--- ARBEITSANWEISUNG ---
Erkläre bitte in ein bis drei Sätzen, warum die Öffnung des Formalismus zur Kulturtheorie laut dem Textauszug nicht bloß als spätes Zugeständnis an die marxistische Literaturwissenschaft zu verstehen ist.

--- TEXTAUSZUG ---
━━━━━━━━━━━━━━━━━━━━━━━━━━━━━━

Der Emanzipationsprozess der Literaturtheorie – das heißt ihre Abgrenzung gegen Ästhetik und Philologie – wird durch ihre Öffnung zur Kulturtheorie begleitet. Das zeigt Tihanov sowohl an der inneren Evolution des Formalismus als auch am Beispiel anderer sowjetischer bzw. osteuropäischer literaturwissenschaftlicher Theorieschulen (Bachtin- und Marr-Kreise). Innerhalb des Formalismus gaben Tomaschewski, Eichenbaum und Jakobson die Idee der vollständigen Autonomie literarischer Formen zugunsten eines differenzierteren Teilautonomiemodells auf. Sie verstanden Literatur als eine teilautonome „Reihe“ (Tihanov übersetzt sie als Serien), also als ein System, das mit anderen Reihen bzw. Systemen (Politik, Wirtschaft, Kunst etc.) im wechselseitigen Austausch steht. Diese innerformalistische Entwicklung betrachtet Tihanov als Konzession gegenüber der marxistischen Literaturwissenschaft, weist aber zurecht darauf hin, dass der Widerspruch zwischen der Vorstellung einer vollständig autonomen Literatur und einer Öffnung hin zur Kulturtheorie im Formalismus von Anfang an präsent gewesen ist. Literaturtheorie ist – und zwar bereits bei Šklovskij, dem radikalsten Verfechter der formalistischen Literaturautonomie – schon immer eine Literatur- und Kulturtheorie bzw. Literatur- und Kulturwissenschaft gewesen, die sich als eine Alternative zu Ästhetik und Philologie versteht.

━━━━━━━━━━━━━━━━━━━━━━━━━━━━━━

--- DATEN ---
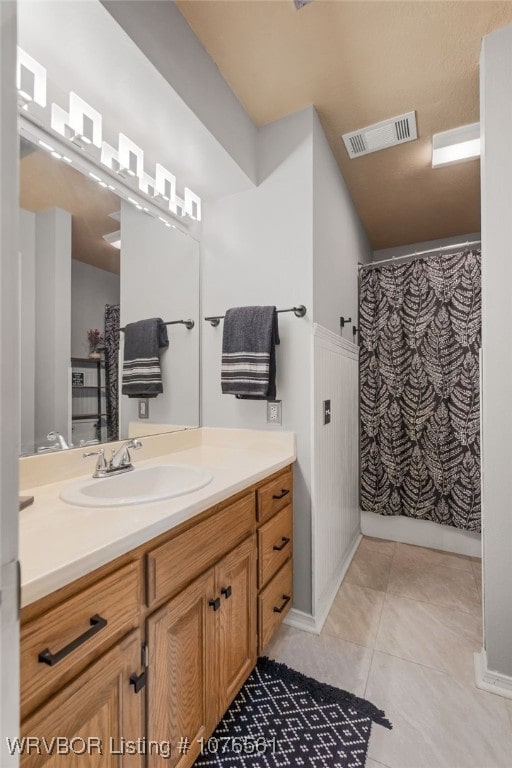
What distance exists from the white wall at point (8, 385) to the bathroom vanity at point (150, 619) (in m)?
0.21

━━━━━━━━━━━━━━━━━━━━━━━━━━━━━━

--- MUSTERLÖSUNG ---
Der Widerspruch zwischen der Vorstellung einer vollständig autonomen Literatur und der Öffnung zur Kulturtheorie war im Formalismus von Anfang an präsent. Selbst bei Šklovskij, dem radikalsten Verfechter der Literaturautonomie, war Literaturtheorie schon immer zugleich Literatur- und Kulturtheorie, die sich als Alternative zu Ästhetik und Philologie verstand.